The tracheal sweep: novel use of tracheal landmark in echocardiography
to determine aortic arch sidedness
Abstract
Objective: Diagnosis of Aortic arch (AoA) anatomy is critical for
planning cardiac surgery/intervention and in diagnosing associated
congenital heart defects. AoA sidedness is traditionally diagnosed with
echocardiography as being contralateral to the direction of the first
brachiocephalic artery in suprasternal view, but this method can be
challenged by numerous anatomic variants and clinical conditions. The
objective of this study was to assess feasibility of trachea
visualization with echocardiography in pediatric patients, and using
this landmark to identify AoA sidedness and potential for double aortic
arch (DAA). Methods: A prospective study was performed on patients
<18 years old who were undergoing Chest CT/MRI to serve as
gold standard for confirming AoA anatomy. A right-to-left
echocardiographic sagittal sweep was performed from the suprasternal
notch and used to categorize 1) Left AoA = right SVC-trachea-AoA, 2)
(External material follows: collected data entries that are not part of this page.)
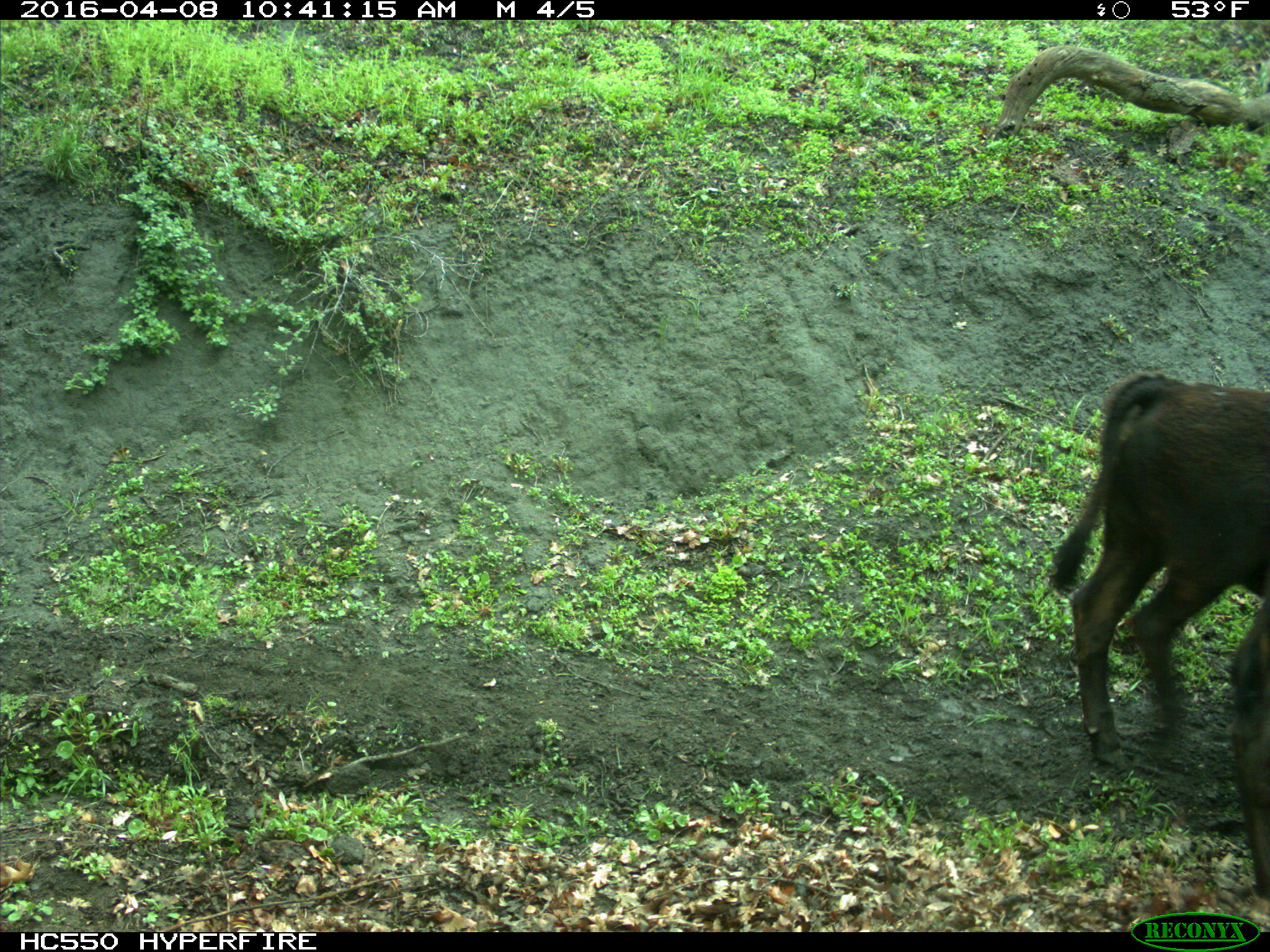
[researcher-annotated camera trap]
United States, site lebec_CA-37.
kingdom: Animalia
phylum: Chordata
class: Mammalia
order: Artiodactyla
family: Bovidae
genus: Bos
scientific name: Bos taurus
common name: domestic cow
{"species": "Bos taurus (domestic cow)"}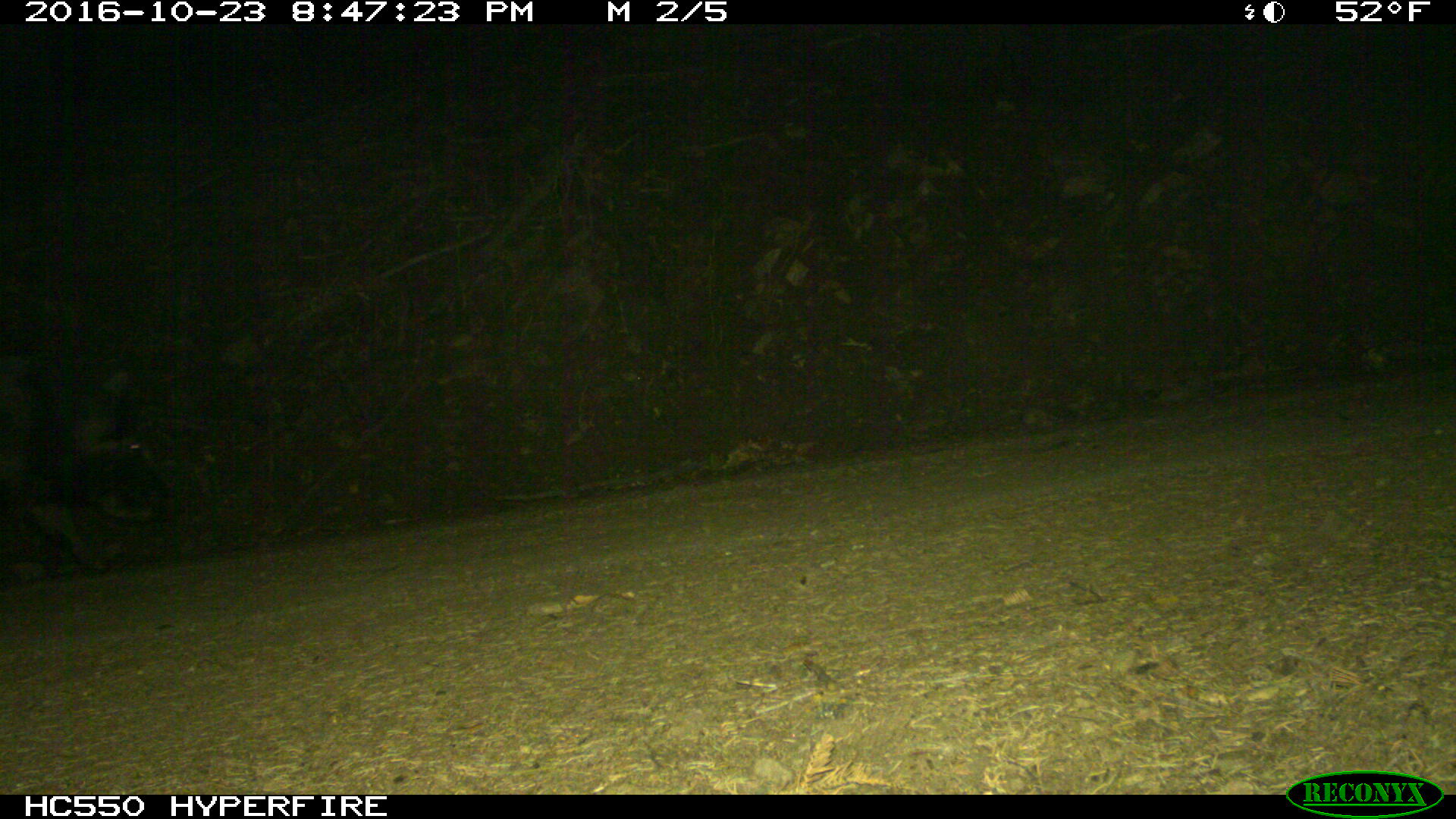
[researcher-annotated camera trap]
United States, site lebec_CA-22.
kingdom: Animalia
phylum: Chordata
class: Mammalia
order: Artiodactyla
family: Suidae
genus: Sus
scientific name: Sus scrofa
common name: wild boar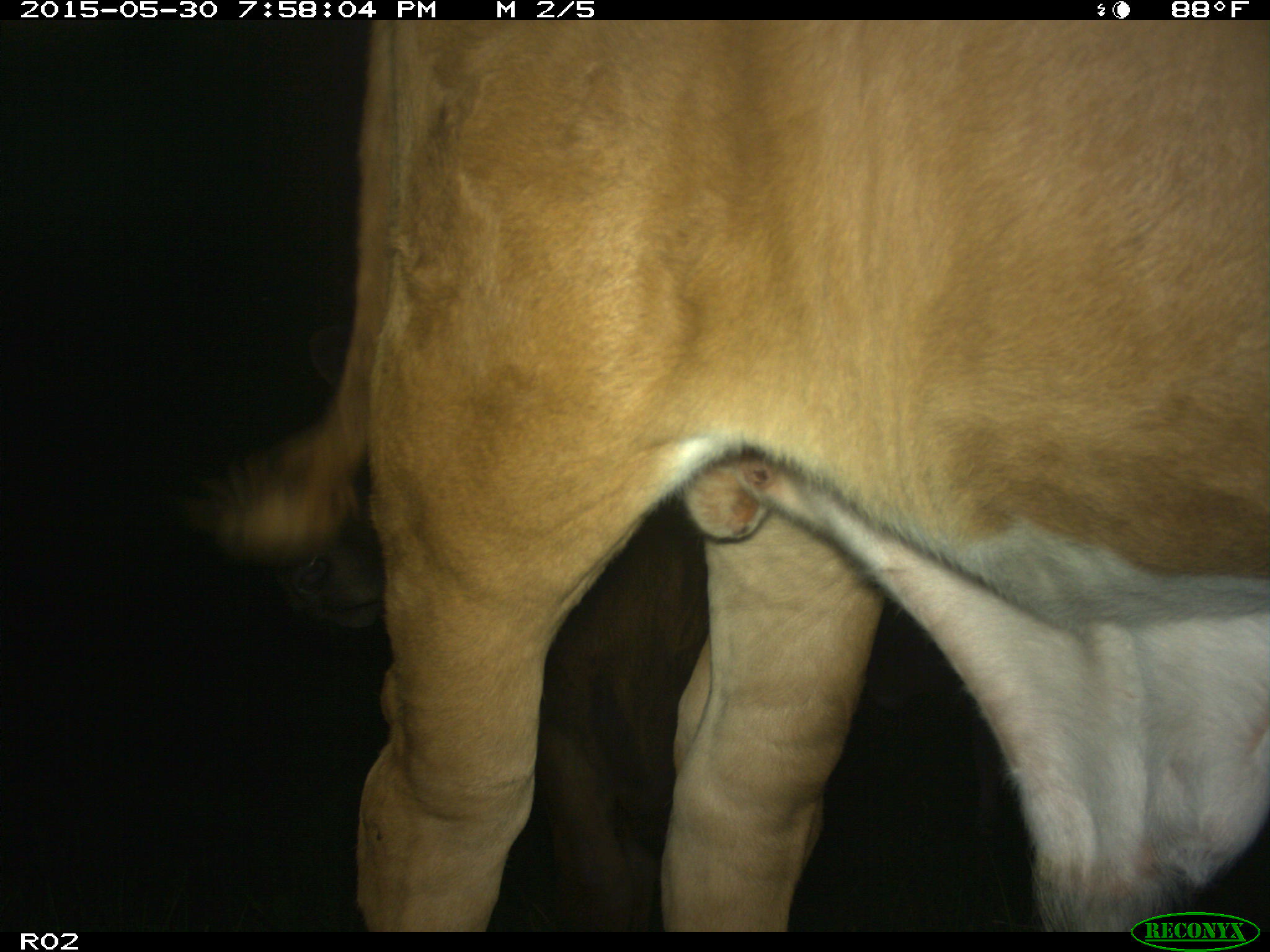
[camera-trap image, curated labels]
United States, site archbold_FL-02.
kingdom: Animalia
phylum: Chordata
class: Mammalia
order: Artiodactyla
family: Bovidae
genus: Bos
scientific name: Bos taurus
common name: domestic cow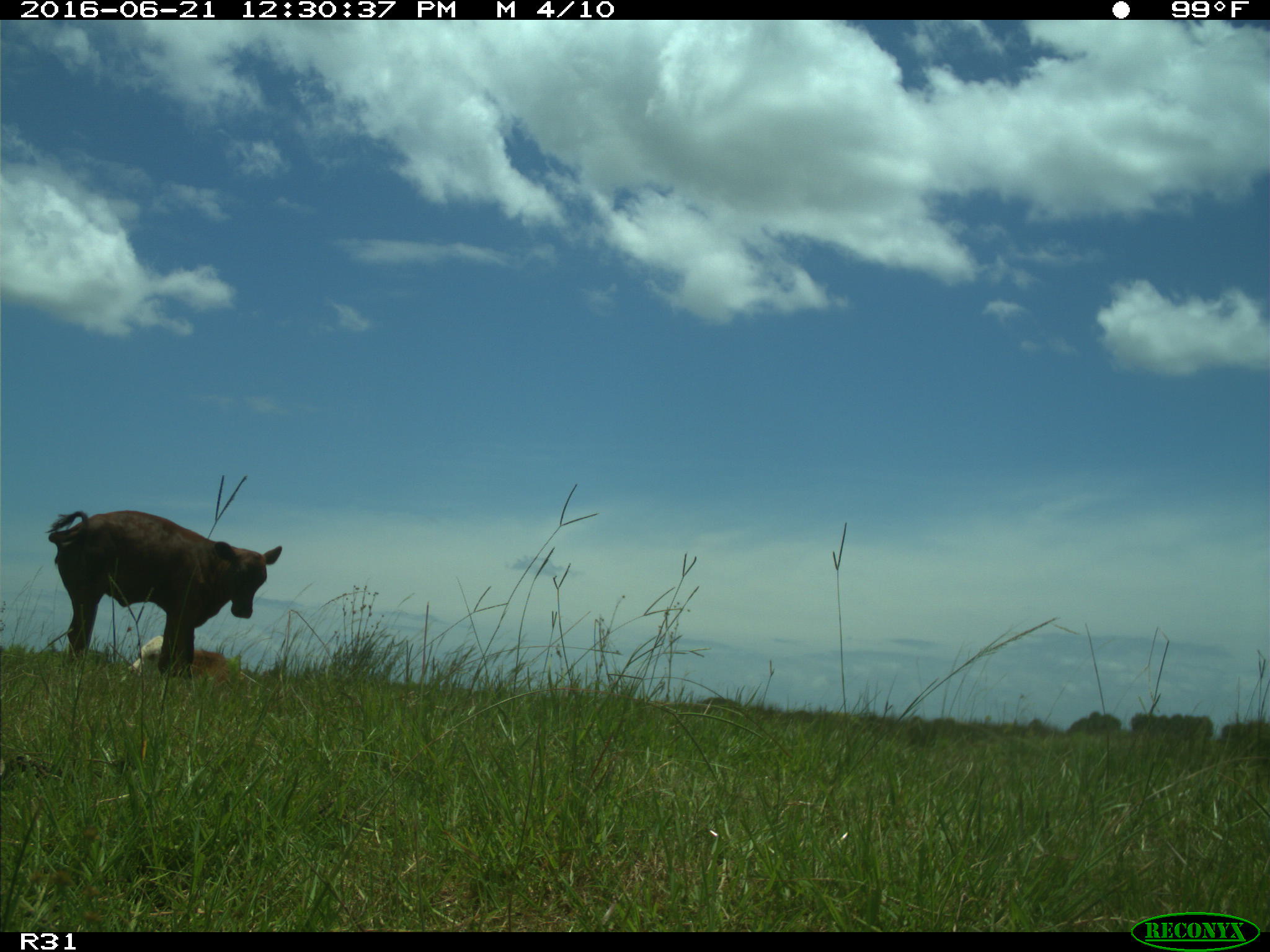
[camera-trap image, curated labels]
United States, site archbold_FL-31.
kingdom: Animalia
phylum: Chordata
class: Mammalia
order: Artiodactyla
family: Bovidae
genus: Bos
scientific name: Bos taurus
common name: domestic cow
Bos taurus (domestic cow).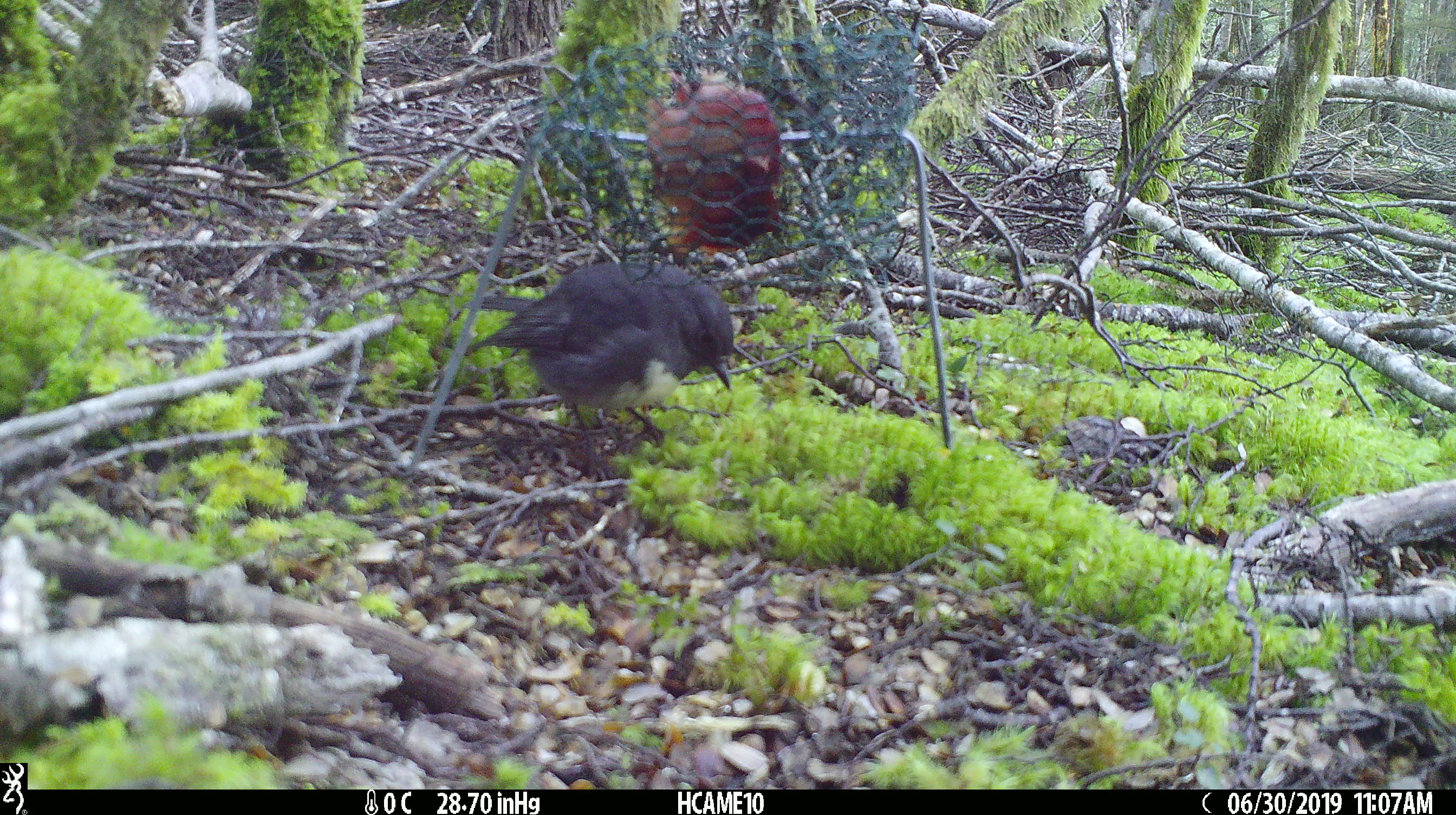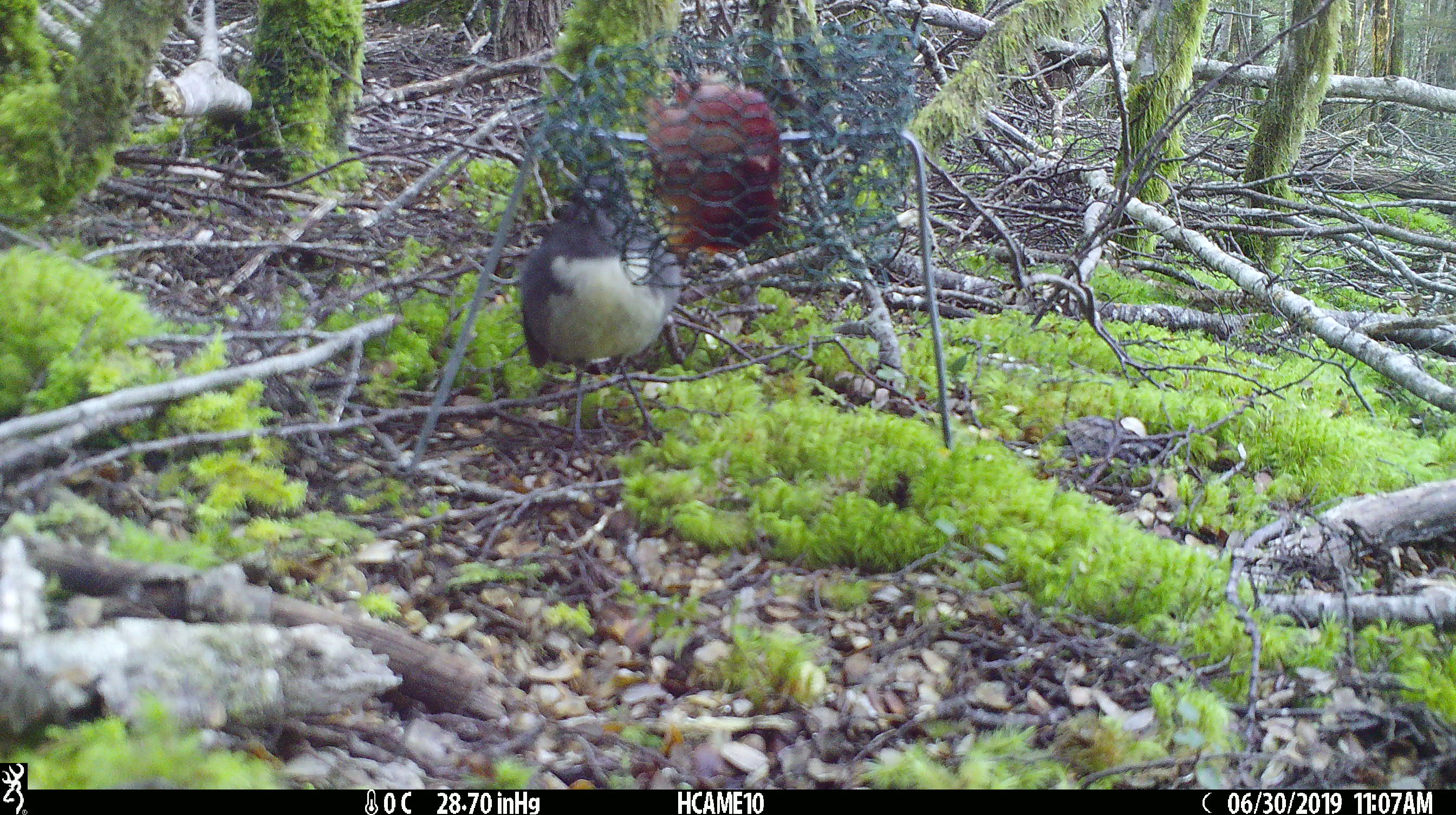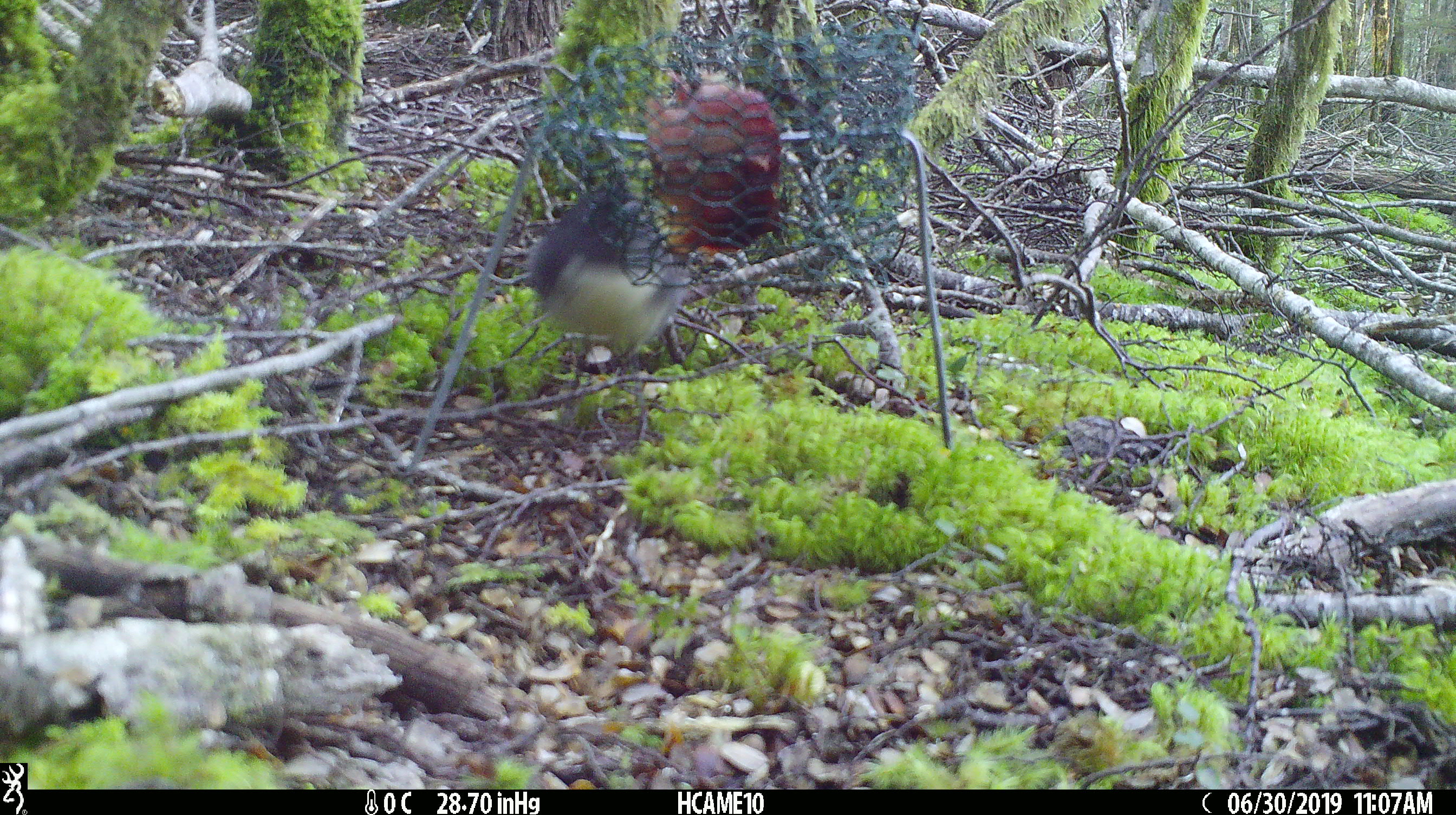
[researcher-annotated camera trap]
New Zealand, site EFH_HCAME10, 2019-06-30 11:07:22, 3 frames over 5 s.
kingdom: Animalia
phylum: Chordata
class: Aves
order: Passeriformes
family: Petroicidae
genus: Petroica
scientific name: Petroica australis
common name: new zealand robin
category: robin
Right AoA= SVC-AoA-trachea, 3) DAA = SVC-AoA-trachea-AoA. The proportion
of successful sweeps and diagnostic accuracy were calculated. Results:
100 consecutive patients were scanned (44% female; median age of 8.8
yr, range 2d–17.9 yr; median BSA 1.14 m 2, range
0.2–2.7; right AOA in 4%). Diagnosis of AoA sidedness was possible in
97% (95% CI: 94–100%, p < 0.01) and correct in 100% when
the trachea was seen. Conclusion: Tracheal imaging with echo is
reliable, easy, and reproducible method in patients of various sizes and
levels of acuity to define AoA sidedness.